The Georgian Defense Forces (Sakartvelos Tavdatsvis Dzalebi) has requested to buy eighty-two (82) Javelin FGM-148 Missiles; and forty-six (46) Javelin Command Launch Units (CLU). Also included are Enhanced Producibility Basic Skills Trainers; Missile Simulation Rounds; Security Assistance Management Directorate Technical Assistance; Tactical Aviation and Ground Munitions Project Office Technical Assistance; other associated equipment and services; and other related elements of logistical and program support. The prime contractors will be Raytheon/Lockheed Martin Javelin Joint Venture of Orlando, Florida, and Tucson, Arizona.
The FGM-148 Javelin is an American man-portable fire-and-forget anti-tank missile fielded to replace the M47 Dragon anti-tank missile in US service. It uses automatic infrared guidance that allows the user to seek cover immediately after launch, as opposed to wire-guided systems, like the Dragon, which require the user to guide the weapon throughout the engagement. The Javelin’s HEAT warhead is capable of defeating modern tanks by hitting them from above where their armor is thinnest, and is also useful against fortifications in a direct attack flight. Over 5,000 Javelin missiles have been fired in combat.

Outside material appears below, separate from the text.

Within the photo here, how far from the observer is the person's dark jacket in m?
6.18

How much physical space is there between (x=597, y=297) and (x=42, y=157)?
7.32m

The portable system is easy to separate into main components and easy to set up when needed. Compared to more cumbersome anti-tank weapon systems, the difference is noticeable. Range of up to 4,750 m (15,600 ft) is another advantage of this missile. Each Javelin flew distances between 1.2 and 4.3 kilometers (0.75 and 2.65 miles) and hit the ground target each time. This sysytem is much safer than using a wire-guided system, where the firer must stay stationary to guide the missile into the target. The soft launch capability of the Javelin allows it to have only a minimal backblast area.